I have some questions that are specific to estate tax for Non US Residents / Non US Citizens (let's call such a person an NRNC). Let's NOT go into probate or income taxes in this thread.
In doing some initial research, my first great shock was to find out that starting in 2011 an NRNC owes US estate tax on any US Situated holdings in excess of $60K. Unlike US Citizens who get the $1M lifetime gift tax exclusion (or whatever that exclusion will be under future laws), the NRNC by default have only $60K of exclusion before getting hit with very high estate taxes. So an NRNC with a US bank account, or holding US stocks, has potential estate tax on those.
Of course as usual there are exceptions.

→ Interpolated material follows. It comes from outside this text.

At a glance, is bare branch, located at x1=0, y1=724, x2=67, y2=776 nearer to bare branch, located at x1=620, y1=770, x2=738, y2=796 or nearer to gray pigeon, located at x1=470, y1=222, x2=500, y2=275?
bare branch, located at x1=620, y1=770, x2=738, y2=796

Some of these are what I wanted clarification on:
- Apparently stocks of US corporations are subject to estate tax, even if those shares are held *outside the US*, if those shares are held in the name of the NRNC. But stocks of foreign corporations are an exception. Can others confirm that if an NRNC holds foreign stocks in a US brokerage account that they are not subject to estate tax on those shares?
- Bank deposits: here I am simply confused. The law appears to be written that bank deposits of an NRNC are subject to estate tax unless the interest from those deposits would be exempt from US income tax under Section
871(i)(1). So would an ordinary bank account at a US bank held in the name of an NRNC be exempt or not, for a cash deposit?- Certificates of deposit in a US bank: Apparently these are exempt from estate tax for an NRNC?
- Cash deposits in a brokerage account: Apparently these are not "bank deposits" because brokerages are not banks. Are such cash deposits held in the name of an NRNC subject to estate tax?
- Portfolio debt: this includes things like bonds, debentures, and notes. The law says that if the interest from the portfolio debt obligation is exempt from US income tax, then the debt obligation is deemed not located in the US. So using the case of an NRNC who holds a US brokerage account in her own name and buys bonds of a public US corporation, are those bonds considered exempt from estate tax, since the interest paid on those bonds is exempt from US income tax to an NRNC?
In general, I come away from the first pass at this thinking that these laws are completely random. There are huge estate tax implications for seeming random arrangements of assets for an NRNC that holds assets inside the US. For a person with inconsequential assets, it is inconceivable that the NRNC will ever understand these laws well enough to plan for them. For a person with a really small estate, it's unlikely that even the planner they use would fully dig into every detail of these laws because of all of the twists and turns and landmines. It's clear to me the reason for the Form 3520 disclosure rules is as much about catching innocent people as it is about catching deliberate evaders. The IRS must make a fortune following up on people who file 3520s since there is likely some aspect of the NRNC's US based assets that will be subject to estate tax, unless the person exercised extraordinary care up front.